Procedural memory (ReasoningBank-style) stores reusable exploration strategies extracted from past trajectories. The system bootstraps with 7 universal strategies (describe entity, navigate hierarchy, find properties) stored as MemoryItem objects. After each RLM run, a judge evaluates success or failure, and an extractor distills new procedural insights. These are retrieved via BM25 for similar future tasks, allowing the agent to improve over time.

Structured sense data provides compact ontology metadata (~600 chars) with 100% URI grounding validation. Instead of loading full ontologies into context, the system injects targeted sense cards with key classes, properties, and exploration hints—achieving 83% iteration reduction on entity queries.

Additional components include SPARQL result handles that expose metadata without materializing full result sets, SHACL shape indexing for schema discovery, and query template retrieval from sh:SPARQLExecutable examples.

Context Engineering: Ont-Sense & Memory-Based Architecture

To enable effective ontology exploration, this implementation uses a four-layer context injection strategy that provides the LLM with just enough information without overwhelming its context window:

Layer 0: Structured Sense Data

Ont-Sense provides compact, programmatically-extracted ontology metadata with 100% URI grounding validation. Instead of loading full ontologies, the system injects ~600 character sense cards containing:

  • Key classes and properties (with URIs)
  • Available indexes (hierarchy, domains, ranges)
  • Label/description predicates
  • Quick exploration hints

The sense card is auto-generated from GraphMeta scaffolding and validated to ensure all URIs exist in the ontology (zero hallucinations). Progressive disclosure automatically injects detailed sections (hierarchy overview, common patterns) when query keywords trigger them.

Layer 1: General Strategies (Procedural Memory)

Universal exploration patterns are bootstrapped as procedural memories and retrieved via BM25 when relevant to the query. These 7 general strategies include:

  • Describe Entity by Label
  • Find Subclasses/Superclasses Using GraphMeta
  • Find Properties by Domain/Range
  • Pattern-Based Entity Search
  • Find Relationship Paths
  • Navigate Class Hierarchy from Roots

These strategies are stored as MemoryItem objects (not hardcoded), enabling the system to learn new patterns over time and update success rates based on actual performance.

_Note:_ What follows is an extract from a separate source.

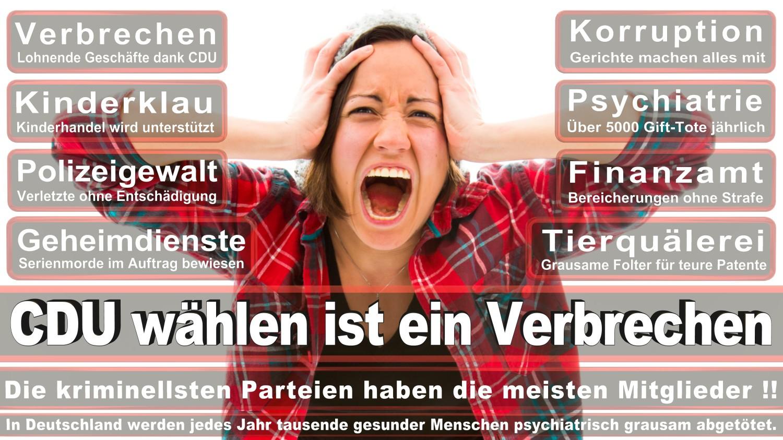 Angela-Merkel-Meme (212)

Layer 2: Ontology-Specific Recipes

Domain-specific patterns (PROV Activity-Entity relationships, SIO measurement patterns) can be authored as Recipe objects and injected when working with specific ontologies. This layer is currently a placeholder, reserved for future ontology-specific guidance.

Layer 3: Base Context

GraphMeta summary and ontology statistics provide foundational context about triple counts, class/property distributions, and index availability.

Performance Results

This architecture achieves 83% iteration reduction on entity description queries:

  • Baseline (no enhancements): 6 iterations
  • With sense + memory: 1 iteration

The four-layer approach maintains bounded context size (~1800 chars total) while providing targeted, relevant guidance for each query type.

Installation

This project uses uv for package management with a shared environment:

source ~/uvws/.venv/bin/activate
uv pip install fastcore claudette rdflib rank-bm25
uv pip install -e .

For development, you also need nbdev:

uv pip install nbdev
nbdev_install_hooks

Example

The following demonstrates loading an ontology into the dataset memory and using bounded view functions to explore it.

from rlm.dataset import setup_dataset_context

# Initialize dataset with mem/prov graphs
ns = {}
setup_dataset_context(ns)
print(ns['dataset_stats']())
Dataset 'ds' (session: ae4334a3)
mem: 0 triples
prov: 0 events
work graphs: 0
onto graphs: 0
# Mount an ontology (SHACL shapes are auto-indexed)
ns['mount_ontology']('ontology/dcat-ap/dcat-ap-SHACL.ttl', 'dcat')

# The SHACL index is now available
print(ns['dcat_shacl'].summary())
from rlm.shacl_examples import search_shapes, describe_shape

# Search for shapes related to datasets
results = search_shapes(ns['dcat_shacl'], 'dataset', limit=3)
for r in results:
    print(f"{r['uri'].split('#')[-1]}: targets {r['targets']}")
# Get bounded description of a shape (first 10 properties)
desc = describe_shape(ns['dcat_shacl'], results[0]['uri'], limit=10)
print(f"Properties: {desc['property_count']} (showing {len(desc['properties'])})")
for p in desc['properties'][:5]:
    print(f"  {p['path'].split('/')[-1]}: min={p.get('minCount')}")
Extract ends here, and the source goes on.